> _ACTIVITY LIST_:
a. In the text on Canadian multiculturalism, whom did Citizenship and Immigration Canada commission to synthesize the six regional reports?
b. From the text on Canadian multiculturalism, list the practices named in the sentence beginning "Cases of honour killings".
c. For each statement, say whether the text on Canadian multiculturalism agrees with it, and quote the words that decide it: (i) Each regional report identified up to ten themes. (ii) Immigrant children from lower socio-economic backgrounds do better in Canada than in other countries. (iii) France is given as an example of a multiculturalist country.

> _DOCUMENT SECTION_:
◇ ◇ ◇ ◇ ◇ ◇ ◇

The current state of multiculturalism in Canada and research themes on Canadian multiculturalism 2008-2010

Citizenship and Immigration Canada (CIC) commissioned Professor Will Kymlicka (Queen’s University) to synthesize the results from six regional reports and write an overview of the current state of multiculturalism and research themes on Canadian multiculturalism that would form the focus for the Multiculturalism and Human Rights Branch of the Department of Canadian Heritage.

Each regional report identified up to eight themes: a total of 48 proposed themes. Kymlicka synthesized ten research themes on Canadian multiculturalism:

1. Adapting Multiculturalism to Religious Diversity
2. Racism and Discrimination
3. Labour Market Integration
4. Immigration Beyond the Metropolis
5. Implications of Security Issues for Multiculturalism
6. The Future of Multiculturalism
7. Relating Multiculturalism to Aboriginal Peoples
8. Vulnerable Groups: Women and Youth/Second Generation
9. Patterns of Ethnic Community Formation
10. Multicultural Readiness in Service Delivery

Our interest at immigrantchildren.ca is, of course, children and families, and we are delighted to see children and families referenced in the report, including:

“The children of immigrants have better educational outcomes in Canada than in any other Western democracy. Indeed, uniquely among Western countries, second-generation immigrants in Canada actually outperform children of non-immigrant parents (OECD 2006). Moreover, this is not solely due to the higher socio-economic background of immigrants in Canada. On the contrary, immigrant children from lower socio-economic backgrounds also do better in Canada than in other countries….

“At the institutional level, we also have new evidence of the role that multiculturalism plays in creating more inclusive and equitable public institutions. For example, the massive OECD study that established Canada’s comparative advantage in educating immigrant students emphasized that a crucial factor in this success was the presence of specific policies to address issues of cultural and linguistic diversity in the school population – policies that, in the Canadian context, have emerged under the rubric of multiculturalism (OECD 2006). These diversity policies help to explain why the children of immigrants do better in Canada, even when one takes into account the skills, education and income of their parents….

“Some commentators have pointed to the persistence of illiberal practices among some immigrant and minority groups as evidence that they are failing to integrate into Canada’s liberal-democratic norms. This issue emerged, for example, in discussions of Aqsa Parvez’s case – the December 2007 “honour killing” of a Muslim girl by her father for not wearing the hijab. But here again, we need to get beyond isolated cases to look at the general trends. Cases of honour killings, coerced marriages or female genital mutilation can be found in every Western democracy, whether or not it has multiculturalism policies. There is no evidence that this problem is worse in multiculturalist countries (i.e., countries that do have formal multiculturalism policies and laws in place) like Canada than in non-multiculturalist countries like France or Germany….

◇ ◇ ◇ ◇ ◇ ◇ ◇

Collected data entries
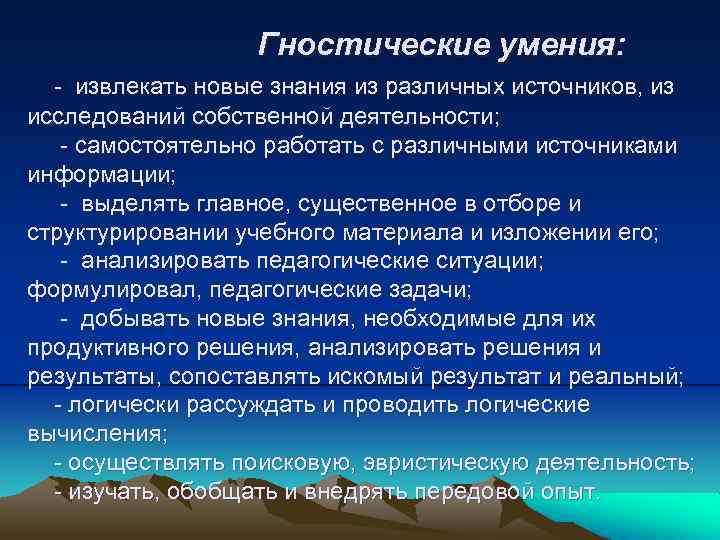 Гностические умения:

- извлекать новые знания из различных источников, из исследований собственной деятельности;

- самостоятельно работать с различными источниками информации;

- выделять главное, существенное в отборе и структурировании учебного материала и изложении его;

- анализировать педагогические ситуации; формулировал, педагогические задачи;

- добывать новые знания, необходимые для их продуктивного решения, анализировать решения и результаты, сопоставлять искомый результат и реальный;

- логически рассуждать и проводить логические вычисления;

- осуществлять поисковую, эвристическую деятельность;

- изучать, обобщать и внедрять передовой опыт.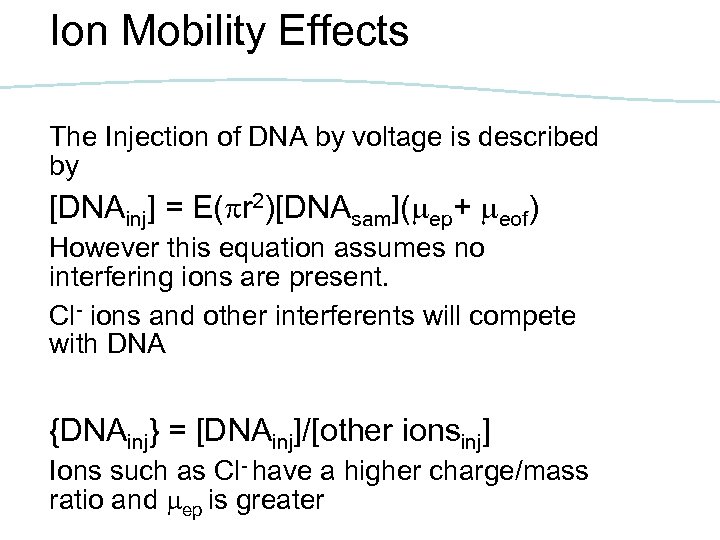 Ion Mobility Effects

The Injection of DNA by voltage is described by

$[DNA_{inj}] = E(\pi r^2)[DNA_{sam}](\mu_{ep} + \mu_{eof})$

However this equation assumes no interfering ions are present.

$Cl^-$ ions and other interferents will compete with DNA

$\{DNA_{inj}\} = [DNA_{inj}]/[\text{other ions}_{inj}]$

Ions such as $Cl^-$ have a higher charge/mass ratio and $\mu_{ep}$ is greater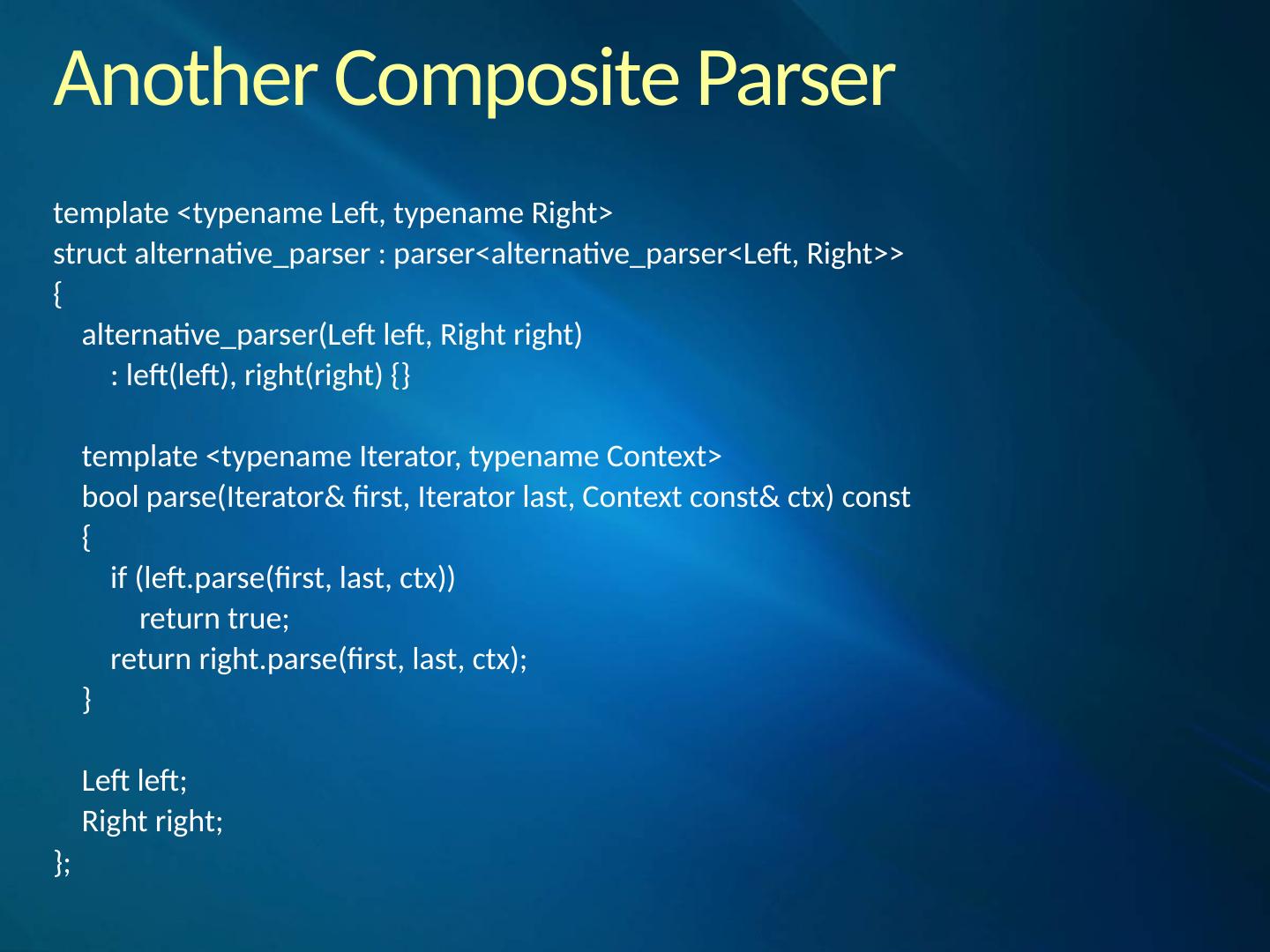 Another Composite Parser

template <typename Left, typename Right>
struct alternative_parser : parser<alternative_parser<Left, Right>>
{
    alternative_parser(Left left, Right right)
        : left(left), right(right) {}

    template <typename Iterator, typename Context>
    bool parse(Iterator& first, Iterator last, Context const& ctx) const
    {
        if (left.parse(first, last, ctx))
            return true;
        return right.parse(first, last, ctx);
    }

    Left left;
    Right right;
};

◇ ◇ ◇ ◇ ◇ ◇ ◇

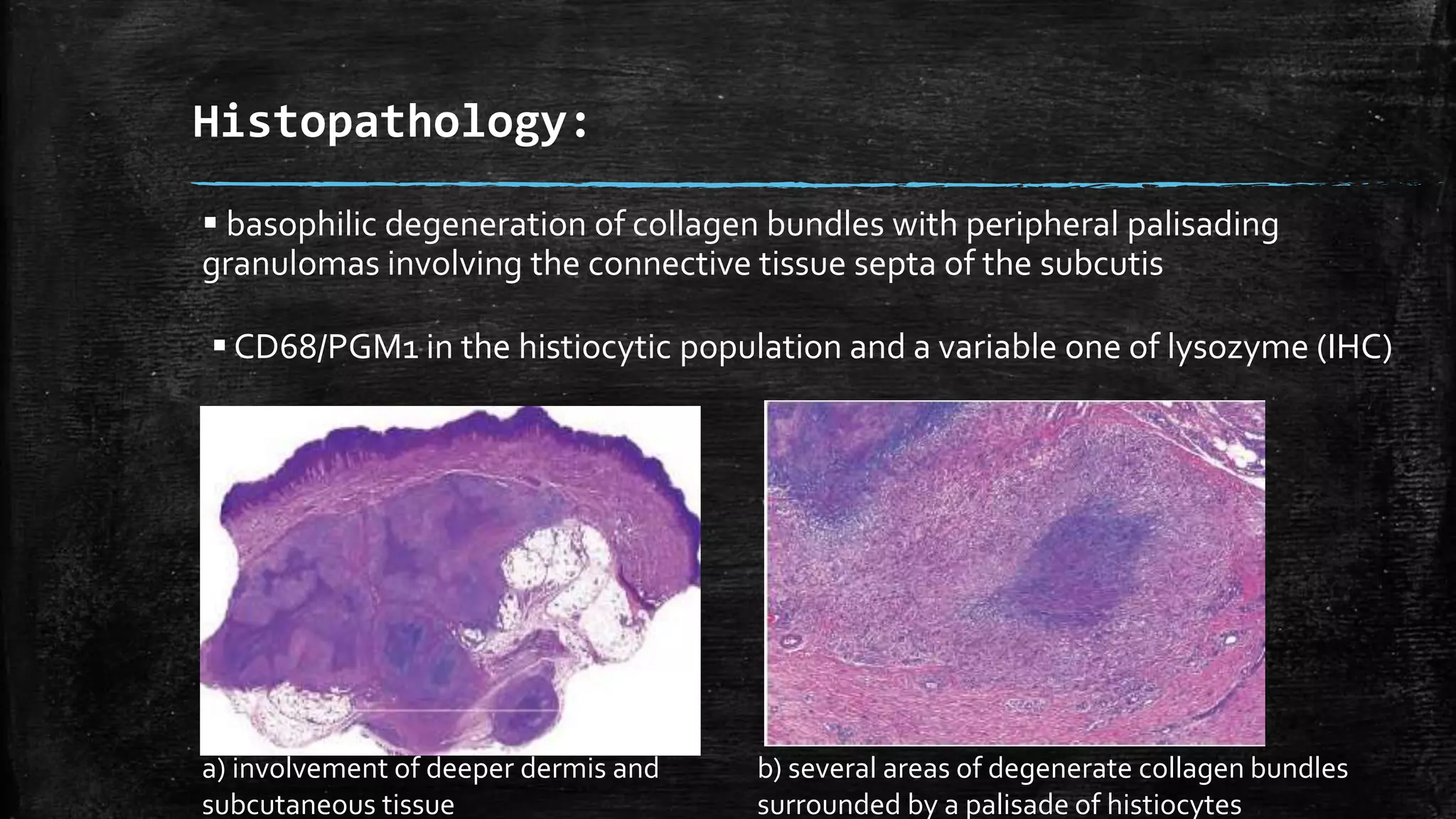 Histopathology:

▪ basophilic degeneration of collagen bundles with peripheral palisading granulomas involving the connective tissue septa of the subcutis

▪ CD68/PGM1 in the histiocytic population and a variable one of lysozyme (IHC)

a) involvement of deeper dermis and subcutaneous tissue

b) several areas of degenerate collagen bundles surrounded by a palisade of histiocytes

◇ ◇ ◇ ◇ ◇ ◇ ◇

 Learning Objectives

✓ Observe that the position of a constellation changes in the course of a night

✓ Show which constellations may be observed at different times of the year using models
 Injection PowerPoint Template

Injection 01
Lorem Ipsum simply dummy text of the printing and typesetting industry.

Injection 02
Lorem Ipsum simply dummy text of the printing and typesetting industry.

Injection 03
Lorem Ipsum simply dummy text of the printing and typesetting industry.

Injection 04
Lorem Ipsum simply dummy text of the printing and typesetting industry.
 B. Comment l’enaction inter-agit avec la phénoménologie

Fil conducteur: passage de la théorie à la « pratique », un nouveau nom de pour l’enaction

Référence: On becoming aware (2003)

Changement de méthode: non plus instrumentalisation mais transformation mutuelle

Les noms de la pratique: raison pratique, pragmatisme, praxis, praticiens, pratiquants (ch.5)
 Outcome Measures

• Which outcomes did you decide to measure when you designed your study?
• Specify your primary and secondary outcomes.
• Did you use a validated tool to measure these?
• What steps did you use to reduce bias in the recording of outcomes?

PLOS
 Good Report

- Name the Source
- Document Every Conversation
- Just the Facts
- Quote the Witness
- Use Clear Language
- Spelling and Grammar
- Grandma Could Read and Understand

◇ ◇ ◇ ◇ ◇ ◇ ◇

> _SOLUTIONS BELOW_:
a. Professor Will Kymlicka of Queen's University.

b.
- Honour killings
- Coerced marriages
- Female genital mutilation

c.
(i) No: "Each regional report identified up to eight themes"
(ii) Yes: "immigrant children from lower socio-economic backgrounds also do better in Canada than in other countries"
(iii) No: "non-multiculturalist countries like France or Germany"